#### Given passage
Additional Safety Efforts In Response to Recent Events 

As the local situation deteriorated, and as we approached elections in June and again in September, we took a number of additional steps:

  • Reducing potential violating content: To address possible viral content, we’re continuing to reduce content that has been shared by a chain of two or more people. We’re also continuing to reduce the distribution of content that our proactive detection technology identifies as likely to violate our policies against hate speech as well as from accounts that have recently and repeatedly posted violating content.
  • New Classification: In line with our violence and incitement policy, we classified all of Ethiopia as a ‘Temporary High Risk Location’, and will remove content calling for people to bring/carry weapons to specified locations, or to take up arms. We will also remove content containing veiled threats of violence, such as general statements calling for revenge, action, or statements that a target group will, for example, “pay the price.”
  • New Designations: In recent weeks, in line with our policy of banning Violent Non-State Actors, we’ve taken enforcement action against several groups and individuals that were inciting violence in Ethiopia, including most recently the Oromo Liberation Army (OLA) and Abba Torbee. We’re also continuing to remove content that provides material support towards these groups or praises the violence they commit.
########
#### Dataset records
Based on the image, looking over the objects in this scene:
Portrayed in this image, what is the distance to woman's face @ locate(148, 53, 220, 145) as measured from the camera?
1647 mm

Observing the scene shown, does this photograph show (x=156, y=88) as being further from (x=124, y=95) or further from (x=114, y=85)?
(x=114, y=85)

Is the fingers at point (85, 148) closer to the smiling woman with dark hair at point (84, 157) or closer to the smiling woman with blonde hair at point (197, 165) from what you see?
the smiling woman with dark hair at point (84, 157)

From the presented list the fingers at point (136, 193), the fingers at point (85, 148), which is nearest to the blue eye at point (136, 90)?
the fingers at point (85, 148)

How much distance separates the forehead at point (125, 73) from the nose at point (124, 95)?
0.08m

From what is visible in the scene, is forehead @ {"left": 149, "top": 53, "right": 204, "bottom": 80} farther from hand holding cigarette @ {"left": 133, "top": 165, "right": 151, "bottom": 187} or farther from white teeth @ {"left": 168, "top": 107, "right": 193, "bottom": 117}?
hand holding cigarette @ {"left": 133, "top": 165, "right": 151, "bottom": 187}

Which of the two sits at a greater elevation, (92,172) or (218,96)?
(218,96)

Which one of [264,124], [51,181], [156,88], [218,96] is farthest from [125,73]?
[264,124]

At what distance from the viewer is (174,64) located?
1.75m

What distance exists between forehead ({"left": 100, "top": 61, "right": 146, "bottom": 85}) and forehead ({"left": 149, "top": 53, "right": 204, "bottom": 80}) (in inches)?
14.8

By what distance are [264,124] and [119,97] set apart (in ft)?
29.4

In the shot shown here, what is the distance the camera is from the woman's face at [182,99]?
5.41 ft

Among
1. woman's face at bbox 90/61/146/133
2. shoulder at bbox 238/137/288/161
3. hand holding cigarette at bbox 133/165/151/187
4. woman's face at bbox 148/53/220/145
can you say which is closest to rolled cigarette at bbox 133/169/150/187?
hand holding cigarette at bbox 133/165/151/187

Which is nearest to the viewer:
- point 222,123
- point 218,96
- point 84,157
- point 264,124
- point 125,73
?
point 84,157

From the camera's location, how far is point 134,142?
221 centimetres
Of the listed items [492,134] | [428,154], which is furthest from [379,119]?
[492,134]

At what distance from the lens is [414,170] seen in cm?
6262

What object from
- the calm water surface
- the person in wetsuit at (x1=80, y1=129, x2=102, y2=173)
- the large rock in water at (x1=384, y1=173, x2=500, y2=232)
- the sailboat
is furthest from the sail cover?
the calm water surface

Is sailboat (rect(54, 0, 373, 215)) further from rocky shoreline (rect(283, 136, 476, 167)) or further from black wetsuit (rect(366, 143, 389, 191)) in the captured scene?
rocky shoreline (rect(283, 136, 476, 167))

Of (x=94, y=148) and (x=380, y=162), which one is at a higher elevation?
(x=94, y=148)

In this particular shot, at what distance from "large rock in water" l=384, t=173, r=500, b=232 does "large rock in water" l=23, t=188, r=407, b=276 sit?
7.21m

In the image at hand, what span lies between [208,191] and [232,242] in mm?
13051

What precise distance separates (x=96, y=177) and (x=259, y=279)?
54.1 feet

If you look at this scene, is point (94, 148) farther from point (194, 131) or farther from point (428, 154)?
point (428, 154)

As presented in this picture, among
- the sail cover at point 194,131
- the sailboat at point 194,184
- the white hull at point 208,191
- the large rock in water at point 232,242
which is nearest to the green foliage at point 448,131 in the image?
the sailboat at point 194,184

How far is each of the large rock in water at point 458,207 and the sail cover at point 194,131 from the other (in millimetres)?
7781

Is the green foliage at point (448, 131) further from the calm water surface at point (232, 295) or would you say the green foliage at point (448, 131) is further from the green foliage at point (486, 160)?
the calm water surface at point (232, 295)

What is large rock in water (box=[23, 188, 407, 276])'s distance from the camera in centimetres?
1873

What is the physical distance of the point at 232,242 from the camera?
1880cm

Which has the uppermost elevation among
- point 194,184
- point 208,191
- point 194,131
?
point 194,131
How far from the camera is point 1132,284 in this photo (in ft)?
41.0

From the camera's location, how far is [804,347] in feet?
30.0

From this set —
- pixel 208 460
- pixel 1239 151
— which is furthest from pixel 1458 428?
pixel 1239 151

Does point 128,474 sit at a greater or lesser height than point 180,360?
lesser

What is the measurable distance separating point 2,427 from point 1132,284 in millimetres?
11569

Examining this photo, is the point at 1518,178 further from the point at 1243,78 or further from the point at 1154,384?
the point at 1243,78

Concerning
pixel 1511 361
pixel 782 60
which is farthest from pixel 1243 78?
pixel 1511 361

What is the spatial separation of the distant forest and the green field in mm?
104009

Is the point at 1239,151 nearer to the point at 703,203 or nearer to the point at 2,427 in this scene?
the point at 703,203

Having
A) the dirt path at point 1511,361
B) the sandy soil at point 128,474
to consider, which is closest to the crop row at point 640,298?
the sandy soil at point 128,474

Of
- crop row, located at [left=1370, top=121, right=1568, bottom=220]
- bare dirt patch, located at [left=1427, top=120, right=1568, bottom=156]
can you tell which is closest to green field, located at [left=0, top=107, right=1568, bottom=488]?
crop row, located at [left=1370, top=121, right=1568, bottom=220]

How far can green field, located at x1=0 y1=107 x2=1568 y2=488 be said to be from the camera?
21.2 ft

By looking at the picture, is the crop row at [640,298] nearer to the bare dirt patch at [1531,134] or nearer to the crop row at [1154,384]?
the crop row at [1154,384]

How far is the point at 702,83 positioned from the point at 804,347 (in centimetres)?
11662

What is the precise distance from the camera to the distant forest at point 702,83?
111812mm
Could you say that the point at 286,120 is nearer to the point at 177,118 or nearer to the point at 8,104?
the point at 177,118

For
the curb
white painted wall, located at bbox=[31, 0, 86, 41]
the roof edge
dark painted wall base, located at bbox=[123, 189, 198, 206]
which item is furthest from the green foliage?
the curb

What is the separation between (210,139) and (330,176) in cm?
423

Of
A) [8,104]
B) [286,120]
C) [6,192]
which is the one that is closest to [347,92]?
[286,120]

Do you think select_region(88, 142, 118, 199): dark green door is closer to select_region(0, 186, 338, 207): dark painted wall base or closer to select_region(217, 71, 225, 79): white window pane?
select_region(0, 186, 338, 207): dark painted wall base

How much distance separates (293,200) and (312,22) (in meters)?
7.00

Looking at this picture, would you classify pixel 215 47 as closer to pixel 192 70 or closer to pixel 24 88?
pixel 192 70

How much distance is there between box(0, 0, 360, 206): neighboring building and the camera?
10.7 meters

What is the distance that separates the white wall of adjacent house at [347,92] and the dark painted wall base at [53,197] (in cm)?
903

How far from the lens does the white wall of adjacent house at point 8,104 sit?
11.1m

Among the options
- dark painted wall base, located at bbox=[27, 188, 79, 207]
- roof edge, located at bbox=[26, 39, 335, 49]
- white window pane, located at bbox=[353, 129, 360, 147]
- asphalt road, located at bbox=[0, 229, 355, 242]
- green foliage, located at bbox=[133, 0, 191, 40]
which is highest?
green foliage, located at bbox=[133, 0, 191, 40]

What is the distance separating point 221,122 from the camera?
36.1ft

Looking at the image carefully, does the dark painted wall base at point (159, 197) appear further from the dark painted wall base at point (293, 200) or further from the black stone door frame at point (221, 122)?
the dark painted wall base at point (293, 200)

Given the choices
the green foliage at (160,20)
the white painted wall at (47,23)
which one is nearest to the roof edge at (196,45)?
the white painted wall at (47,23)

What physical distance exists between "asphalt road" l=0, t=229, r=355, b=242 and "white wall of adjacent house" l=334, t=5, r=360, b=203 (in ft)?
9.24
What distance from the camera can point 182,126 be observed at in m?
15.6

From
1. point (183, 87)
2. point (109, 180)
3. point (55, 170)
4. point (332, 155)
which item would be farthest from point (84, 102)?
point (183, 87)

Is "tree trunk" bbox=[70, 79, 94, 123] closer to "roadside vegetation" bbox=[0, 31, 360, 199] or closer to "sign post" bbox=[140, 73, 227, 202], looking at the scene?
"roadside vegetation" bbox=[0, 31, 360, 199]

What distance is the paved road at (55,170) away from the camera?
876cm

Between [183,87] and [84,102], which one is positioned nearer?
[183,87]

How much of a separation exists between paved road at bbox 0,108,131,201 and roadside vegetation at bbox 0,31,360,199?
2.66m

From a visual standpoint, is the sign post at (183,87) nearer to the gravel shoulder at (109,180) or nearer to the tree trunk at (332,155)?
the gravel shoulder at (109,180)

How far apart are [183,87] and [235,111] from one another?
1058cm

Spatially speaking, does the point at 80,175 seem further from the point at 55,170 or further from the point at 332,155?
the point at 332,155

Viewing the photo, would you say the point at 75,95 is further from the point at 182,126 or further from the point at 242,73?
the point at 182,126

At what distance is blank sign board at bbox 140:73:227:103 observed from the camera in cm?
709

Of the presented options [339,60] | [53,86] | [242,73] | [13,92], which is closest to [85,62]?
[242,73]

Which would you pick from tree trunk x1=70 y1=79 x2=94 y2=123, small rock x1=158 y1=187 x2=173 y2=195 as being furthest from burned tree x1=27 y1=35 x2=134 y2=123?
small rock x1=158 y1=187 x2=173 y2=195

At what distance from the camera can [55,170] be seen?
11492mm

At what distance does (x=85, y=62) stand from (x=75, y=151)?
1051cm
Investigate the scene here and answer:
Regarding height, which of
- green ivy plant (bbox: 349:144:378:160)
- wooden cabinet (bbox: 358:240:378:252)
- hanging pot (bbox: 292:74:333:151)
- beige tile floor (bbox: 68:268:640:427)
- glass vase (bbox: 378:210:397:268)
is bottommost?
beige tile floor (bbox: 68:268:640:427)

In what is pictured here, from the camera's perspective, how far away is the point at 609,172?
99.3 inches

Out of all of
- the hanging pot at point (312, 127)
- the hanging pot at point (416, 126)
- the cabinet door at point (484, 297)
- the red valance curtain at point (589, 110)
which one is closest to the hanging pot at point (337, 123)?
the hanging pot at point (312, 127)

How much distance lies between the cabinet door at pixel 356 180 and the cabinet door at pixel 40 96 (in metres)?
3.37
########
- [Problem details]
Copy the passage on additional safety efforts above word for word, from its title to its final sentence.

- [Solution]
Additional Safety Efforts In Response to Recent Events 

As the local situation deteriorated, and as we approached elections in June and again in September, we took a number of additional steps:

  • Reducing potential violating content: To address possible viral content, we’re continuing to reduce content that has been shared by a chain of two or more people. We’re also continuing to reduce the distribution of content that our proactive detection technology identifies as likely to violate our policies against hate speech as well as from accounts that have recently and repeatedly posted violating content.
  • New Classification: In line with our violence and incitement policy, we classified all of Ethiopia as a ‘Temporary High Risk Location’, and will remove content calling for people to bring/carry weapons to specified locations, or to take up arms. We will also remove content containing veiled threats of violence, such as general statements calling for revenge, action, or statements that a target group will, for example, “pay the price.”
  • New Designations: In recent weeks, in line with our policy of banning Violent Non-State Actors, we’ve taken enforcement action against several groups and individuals that were inciting violence in Ethiopia, including most recently the Oromo Liberation Army (OLA) and Abba Torbee. We’re also continuing to remove content that provides material support towards these groups or praises the violence they commit.